Gourley, in a telephone interview from Sioux Falls, says the high-pressure direct mail campaign “was not a problem that I started.” He blames Response Dynamics for the excesses and points out that the College Republican National Committee first signed its contract with the Virginia-based company when he was 10 years old, and, “It’s sort of silly to be pointing blame.” He adds that he proposed a resolution, unanimously adopted, that terminated the contract with Response Dynamics at the College Republicans’ national board meeting last year. The group is working with a new direct mail firm now.

(The College Republican National Committee is an independent organization, having severed its formal ties with the Republican National Committee in 2001. A spokeswoman for the RNC said she had no comment about the college group’s fundraising efforts.)

Many of Gourley’s colleagues feel his name on that letter cast a pall over his candidacy, including 21-year-old Tom Jardon, chairman of Florida’s College Republicans, who says he was never given satisfactory answers when he asked about the direct mail campaign’s questionable tactics. “It’s that kind of thing where if you ask a question, somehow you are labeled a Democrat, which in Republican circles is the ninth circle of hell,” says Jardon, who first endorsed Gourley, then had a change of heart and endorsed Davidson, who is running on a platform calling for greater transparency in the group’s fundraising operations. “I think we’ll get past it, though.”

Taking it to the enemy

The first politician to endorse Davidson was a Republican congressman from Fullerton, Rep. Ed Royce. This doesn’t mean much in the College Republican scheme of things, where it is generally believed that the adult politicians will always pull for the kid from their home state. But it did give Royce the opportunity to talk about the younger man’s media savvy and other talents as he introduced Davidson at the Lindholms’ fundraiser earlier this month.

“I turned on the TV one day, and said, ‘Wait a minute. I know that guy! He’s the kid up in Berkeley organizing the club.’ ” Davidson, he points out, has been a guest on the Fox News Channel, CNN and KABC Talk Radio. “Michael just has this … ability,” says Royce, slightly enviously.

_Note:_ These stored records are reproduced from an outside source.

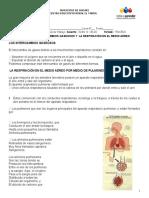 GUIA DE BIOLOGIA 6_3.doc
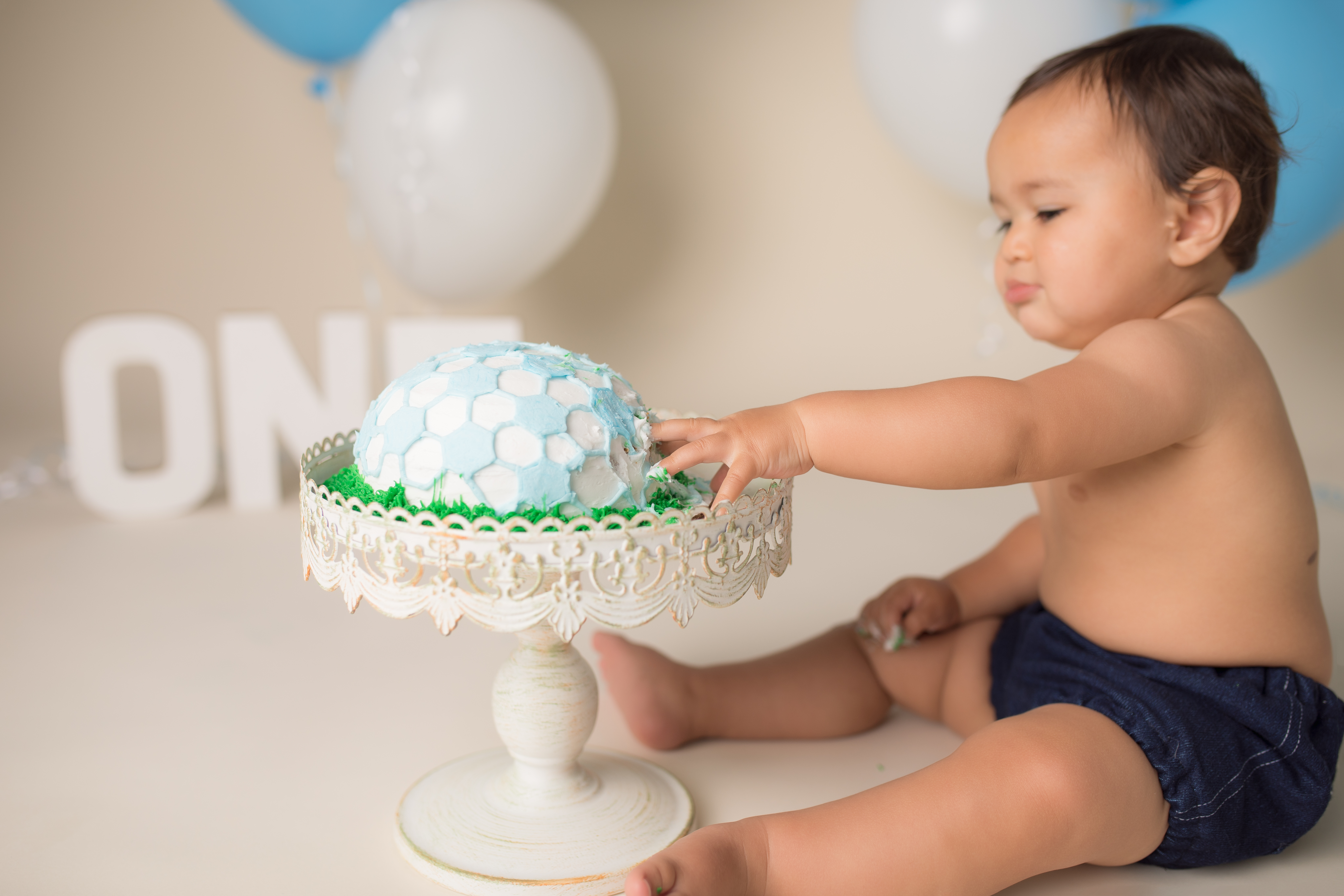 Novi Michigan cake smash one year photography session--2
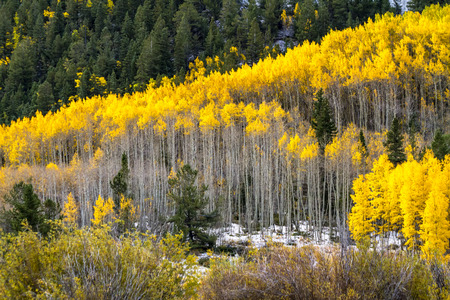 aspen grove: Large grove of yellow Aspen trees in full fall color after early autumn snow storm in morning light Stock Photo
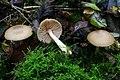 Entoloma rhodopolium 20121111w.JPG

Indeed, when Davidson became California chairman of the College Republicans, he decided it would be nifty to hold the group’s convention in Berkeley. “We brought in three or four hundred College Republicans to the steps of where the Free Speech Movement began,” he is telling the crowd. “The Free Speech Movement! And the antiwar protests!” And that weekend, he led a merry (though neatly groomed) band of young conservatives on a march down Telegraph Avenue to People’s Park — the heart of the radical homeland — for a pro-America rally.

“The last time there were that many Republicans marching down Telegraph Avenue was when Gov. Reagan sent in tanks to squash a protest,” Davidson says. He doesn’t mention that one man was killed and another blinded during that famous 1969 battle over People’s Park. But that is not the point. The point is that Davidson is unafraid to take the battle to the enemy. “If you can do it in Berkeley,” he says, “you can do it anywhere.”

Davidson and Gourley will face off in person for the first time on Friday, when they will debate for an hour after the organization’s traditional Lee Atwater Dinner at the Crystal Gateway Marriott in Arlington, Va. And then, when the dust settles and the votes are counted, College Republicans will get back to business. Which is, as Davidson sees it, ” … saving the world, one liberal at a time.”